**Information supplied**.

- - - - - - -

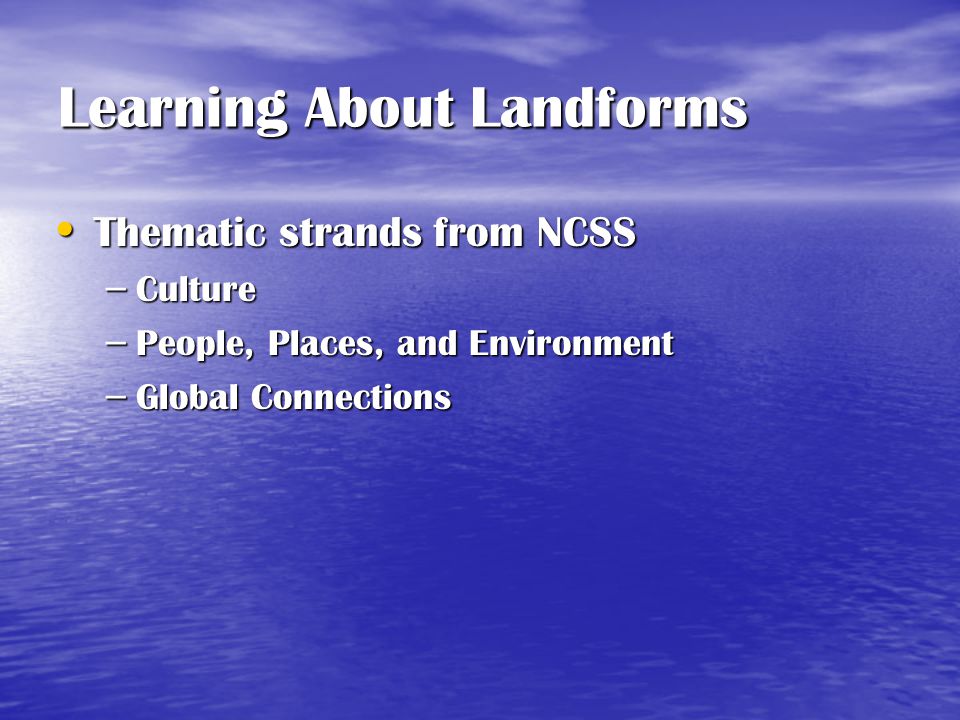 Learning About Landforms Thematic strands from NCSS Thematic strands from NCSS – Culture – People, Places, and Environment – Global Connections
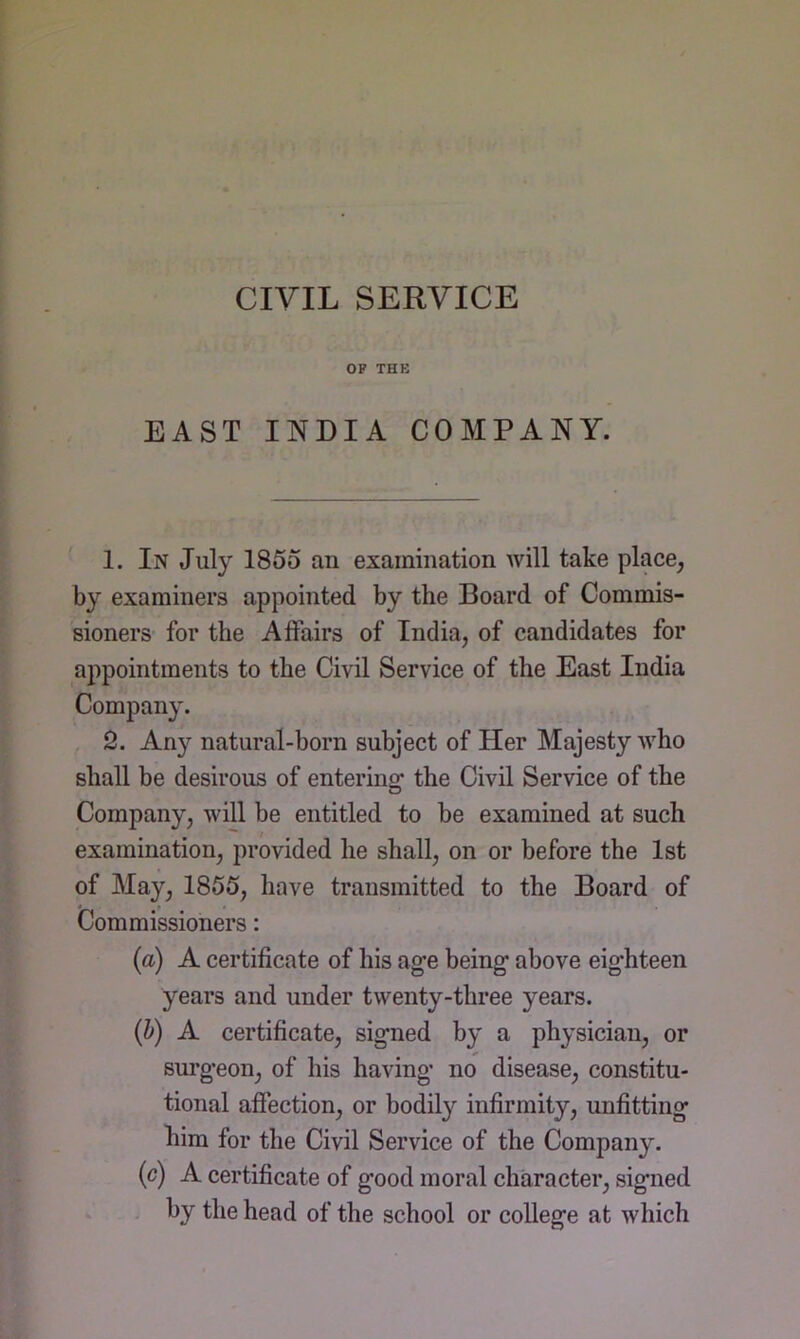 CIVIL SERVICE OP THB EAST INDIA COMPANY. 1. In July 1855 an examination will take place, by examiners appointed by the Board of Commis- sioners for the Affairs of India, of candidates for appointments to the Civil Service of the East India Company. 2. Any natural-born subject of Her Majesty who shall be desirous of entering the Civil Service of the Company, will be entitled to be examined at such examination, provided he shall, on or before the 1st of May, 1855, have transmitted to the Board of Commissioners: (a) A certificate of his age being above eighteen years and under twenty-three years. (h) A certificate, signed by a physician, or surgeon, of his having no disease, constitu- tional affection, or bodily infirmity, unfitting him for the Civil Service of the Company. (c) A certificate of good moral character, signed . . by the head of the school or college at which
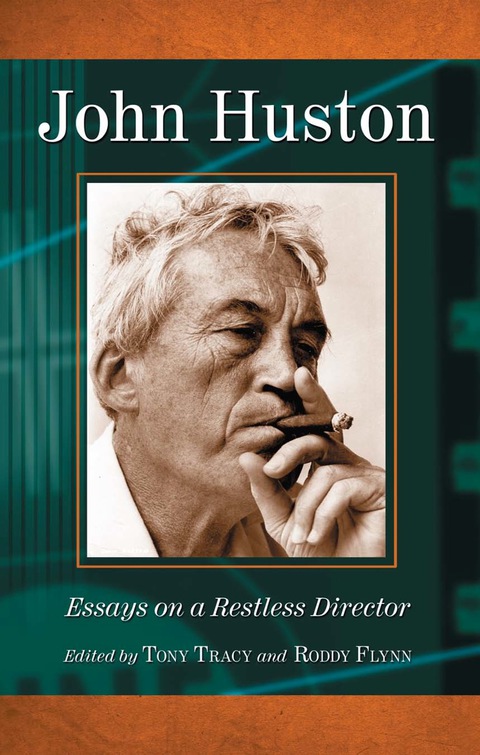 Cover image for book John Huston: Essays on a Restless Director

- - - - - - -

**Exercise instructions**.
The whole listing must come back verbatim, with no pictures included.

**Answer box**.
 Learning About Landforms Thematic strands from NCSS Thematic strands from NCSS – Culture – People, Places, and Environment – Global Connections
 CIVIL SERVICE OP THB EAST INDIA COMPANY. 1. In July 1855 an examination will take place, by examiners appointed by the Board of Commis- sioners for the Affairs of India, of candidates for appointments to the Civil Service of the East India Company. 2. Any natural-born subject of Her Majesty who shall be desirous of entering the Civil Service of the Company, will be entitled to be examined at such examination, provided he shall, on or before the 1st of May, 1855, have transmitted to the Board of Commissioners: (a) A certificate of his age being above eighteen years and under twenty-three years. (h) A certificate, signed by a physician, or surgeon, of his having no disease, constitu- tional affection, or bodily infirmity, unfitting him for the Civil Service of the Company. (c) A certificate of good moral character, signed . . by the head of the school or college at which
 Cover image for book John Huston: Essays on a Restless Director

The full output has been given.